Das Projekt nascent untersucht, wie ökologisch orientierte unternehmerische und Selbstversorgungsinitiativen zu einer nachhaltigen Transformation der Ernährungswirtschaft beitragen können. Ca. 30 Praxispartner kooperieren im Rahmen von nascent. Querfeld ist einer davon.

Die Praxispartner:
Der Verbund offener Werkstätten fördert als Dachverband Strukturmaßnahmen zum Betrieb offener Werkstätten und bietet seinen Mitgliedern beispielsweise eine Plattform im Internet, einen Rahmenvertrag für Haftpflichtversicherungen sowie Workshops zur Vereinsgründung und Netzwerkveranstaltungen an. Er wurde 2009 gegründet. Matthias Röder betreibt neben seiner Arbeit für den Verbund bzw. COWERK eine eigene offene Werkstatt in Dresden namens #Rosenwerk.

Querfeld beliefert Kantinen, Caterings und Manufakturen in Berlin und München mit Obst und Gemüse in Bio-Qualität, das wegen kleiner „Schönheitsfehler“ nicht den Weg in Supermärkte findet. Das kleine Bio-Unternehmen mit Sitz in Berlin wurde 2016 mit dem GreenTec Award sowie dem Bundespreis "Zu gut für die Tonne" ausgezeichnet.
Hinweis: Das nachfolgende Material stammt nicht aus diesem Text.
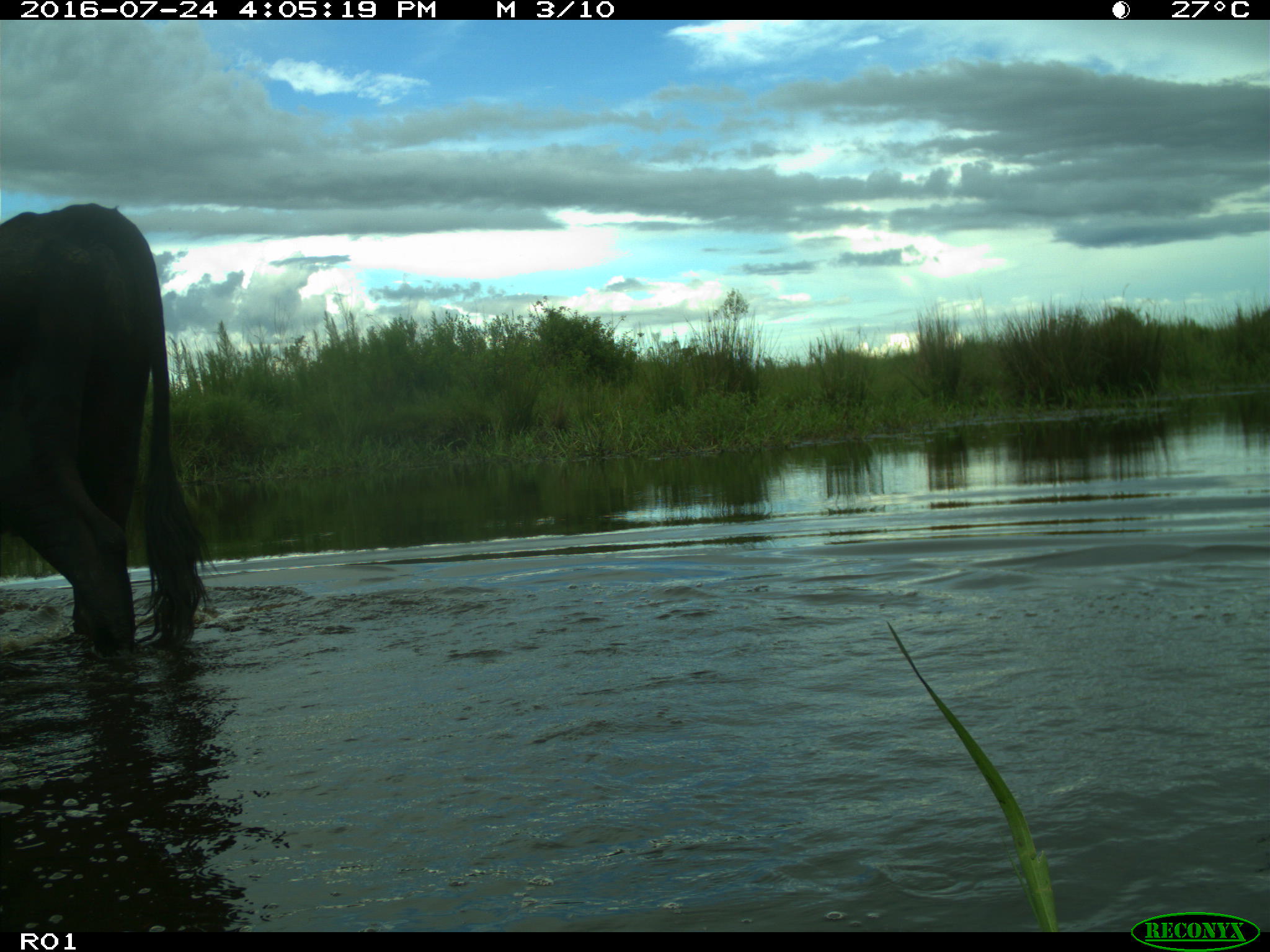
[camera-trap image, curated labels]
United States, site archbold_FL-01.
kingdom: Animalia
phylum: Chordata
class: Mammalia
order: Artiodactyla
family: Bovidae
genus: Bos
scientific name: Bos taurus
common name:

Wie sind Sie zu Ihrem Projekt gestoßen?

Matthias Röder: Da muss ich ein bisschen ausholen: Das Institut für Ökologische Wirtschaftsforschung (IÖW) veröffentlichte 2014 eine Studie, in deren Rahmen untersucht wurde, ob 3-D-Druck nachhaltiger ist als der klassische Druck. Im Ergebnis zeigte sich, dass die neuartige Art des Druckens zwar mehr Ressourcen verbraucht, aber dafür soziale Innovationen ermöglicht, zum Beispiel in Offenen Werkstätten, wo häufig 3-D-Druck angeboten wird – und das ist auch ein wichtiger Nachhaltigkeitsaspekt. COWERK entstand als eine Art Spin-off dieses Vergleichsprojekts und sprach uns im Rahmen einer vorbereitenden Recherche an, ob wir mitmachen wollen. Deswegen waren wir von Anfang an mit dabei.

Stefan Kukla: Über die Universität: Meine ehemalige Professorin Cordula Kropp engagierte mich als studentische Hilfskraft für nascent, bei dem sie als Co-Leiterin fungiert. Parallel arbeitete ich bereits für Querfeld. Beides passte gut zusammen, und so sind wir seit Juli 2015 Partner im Projekt.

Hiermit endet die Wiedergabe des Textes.